Commonplace: Virginia Woolf, “Jane Austen,” The Common Reader

“And what effect would all this have had upon the six novels that Jane Austen did not write? She would not have written of crime, of passion, or of adventure. She would not have been rushed by the importunity of publishers or the flattery of friends into slovenliness or insincerity. But she would have known more. Her sense of security would have been shaken. Her comedy would have suffered. She would have trusted less (this is already perceptible in Persuasion) to dialogue and more to reflection to give us a knowledge of her characters. Those marvellous little speeches which sum up, in a few minutes’ chatter, all that we need in order to know an Admiral Croft or a Mrs.
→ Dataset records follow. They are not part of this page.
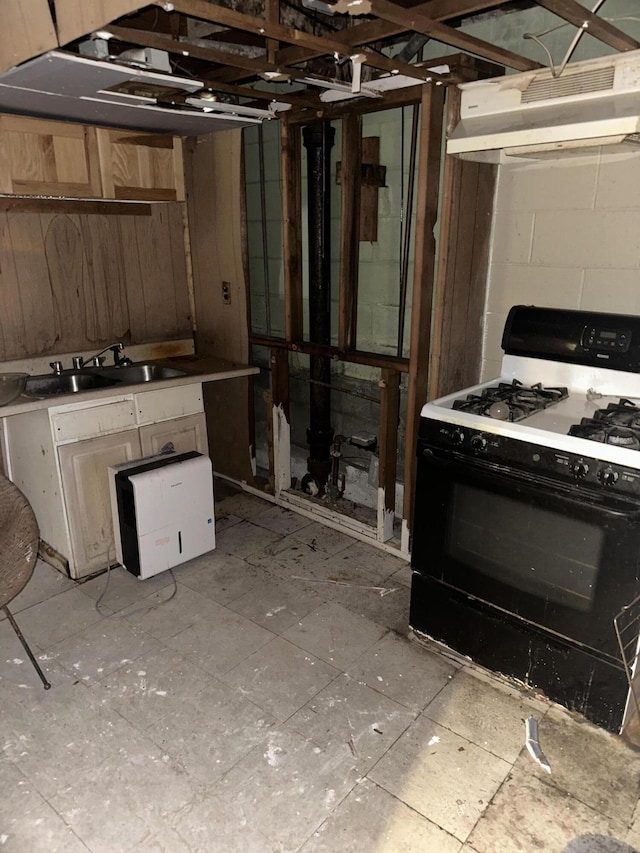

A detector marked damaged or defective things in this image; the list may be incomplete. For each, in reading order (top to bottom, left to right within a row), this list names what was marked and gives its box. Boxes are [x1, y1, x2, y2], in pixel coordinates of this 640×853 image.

damaged ceiling [1, 0, 640, 131]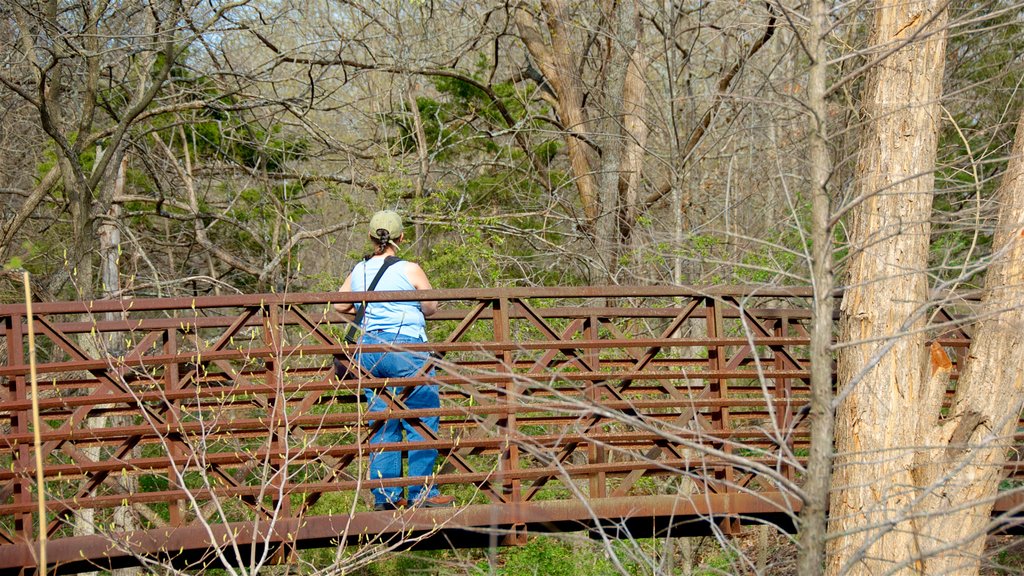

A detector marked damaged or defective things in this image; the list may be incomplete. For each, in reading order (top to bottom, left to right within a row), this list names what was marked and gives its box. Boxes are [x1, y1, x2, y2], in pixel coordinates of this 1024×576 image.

rusty metal bridge [0, 286, 1020, 572]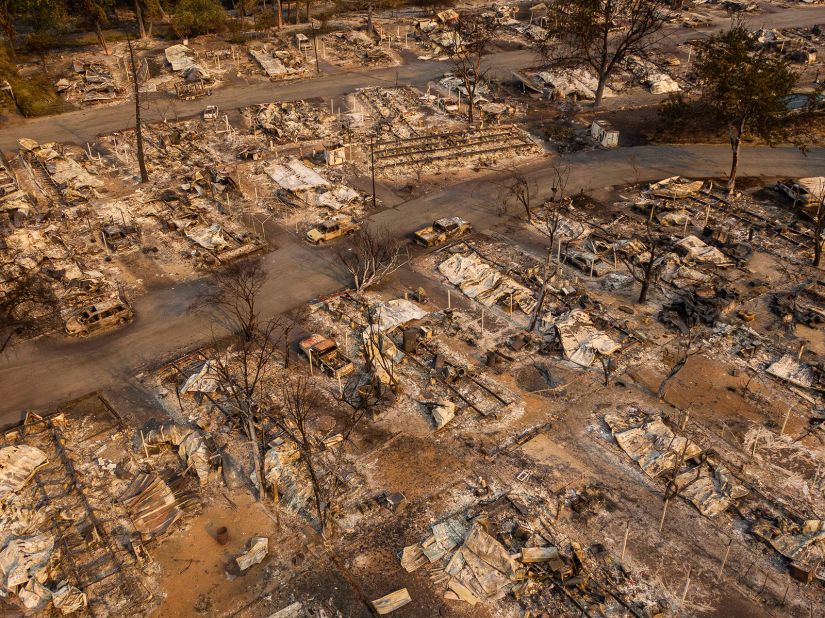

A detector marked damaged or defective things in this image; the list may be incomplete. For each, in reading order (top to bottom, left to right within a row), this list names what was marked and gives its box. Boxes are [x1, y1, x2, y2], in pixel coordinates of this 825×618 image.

destroyed vehicle [203, 104, 219, 120]
destroyed vehicle [776, 177, 820, 208]
destroyed vehicle [304, 218, 358, 244]
destroyed vehicle [412, 217, 470, 245]
destroyed vehicle [66, 298, 134, 334]
destroyed vehicle [300, 332, 356, 376]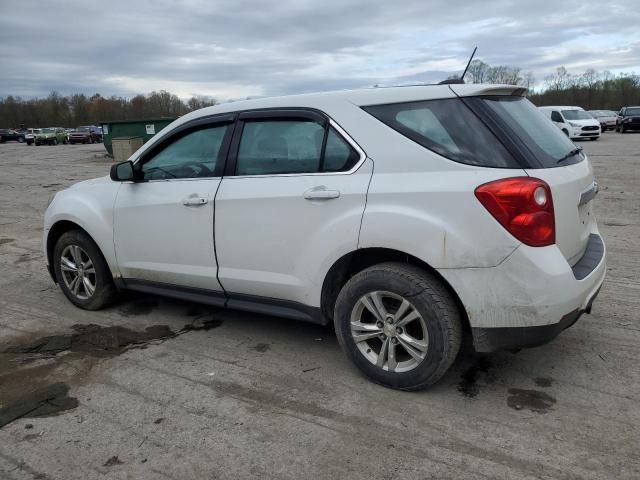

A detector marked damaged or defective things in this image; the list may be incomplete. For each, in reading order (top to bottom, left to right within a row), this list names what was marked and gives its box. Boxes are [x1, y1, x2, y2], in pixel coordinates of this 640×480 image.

cracked asphalt [0, 134, 636, 480]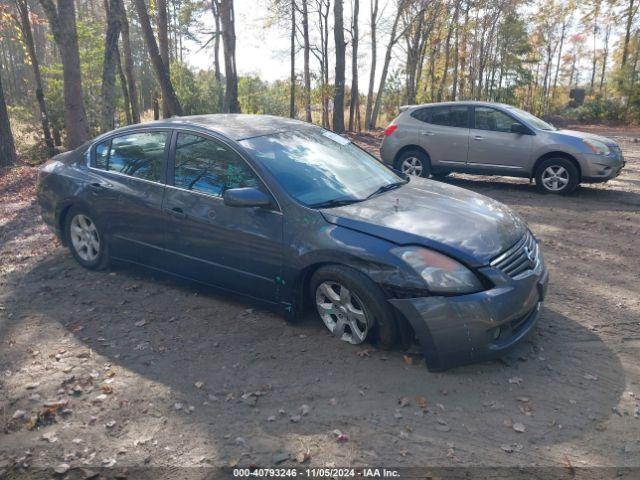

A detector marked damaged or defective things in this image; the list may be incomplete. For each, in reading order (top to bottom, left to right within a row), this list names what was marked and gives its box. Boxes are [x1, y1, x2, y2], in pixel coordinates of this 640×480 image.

Musgrove for ever, that shorthand, hit-or-miss method which contains chapters of analysis and psychology, would have become too crude to hold all that she now perceived of the complexity of human nature. She would have devised a method, clear and composed as ever, but deeper and more suggestive, for conveying not only what people say, but what they leave unsaid; not only what they are, but what life is. She would have stood farther away from her characters, and seen them more as a group, less as individuals. Her satire, while it played less incessantly, would have been more stringent and severe. She would have been the forerunner of Henry James and of Proust — but enough. Vain are these speculations: the most perfect artist among women, the writer whose books are immortal, died ‘just as she was beginning to feel confidence in her own success’.”